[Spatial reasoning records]
•••
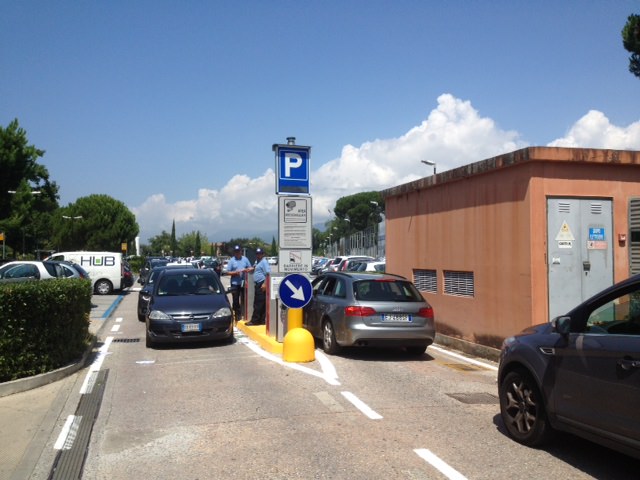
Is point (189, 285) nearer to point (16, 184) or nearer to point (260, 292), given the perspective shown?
point (260, 292)

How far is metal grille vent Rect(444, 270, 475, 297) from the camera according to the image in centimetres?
1155

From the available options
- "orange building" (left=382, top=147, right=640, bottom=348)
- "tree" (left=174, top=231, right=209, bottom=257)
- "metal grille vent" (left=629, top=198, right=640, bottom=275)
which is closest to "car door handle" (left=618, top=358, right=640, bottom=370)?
"orange building" (left=382, top=147, right=640, bottom=348)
•••
▸ STATED EXERCISE:
Transcribe every line of the records above word for word, omitting the pictures.

▸ ANSWER TO THIS TASK:
Is point (189, 285) nearer to point (16, 184) or nearer to point (260, 292), given the perspective shown?
point (260, 292)

How far is metal grille vent Rect(444, 270, 475, 297) from the camera according to the image in centimetres?
1155

From the available options
- "orange building" (left=382, top=147, right=640, bottom=348)
- "tree" (left=174, top=231, right=209, bottom=257)
- "metal grille vent" (left=629, top=198, right=640, bottom=275)
which is closest to "car door handle" (left=618, top=358, right=640, bottom=370)?
"orange building" (left=382, top=147, right=640, bottom=348)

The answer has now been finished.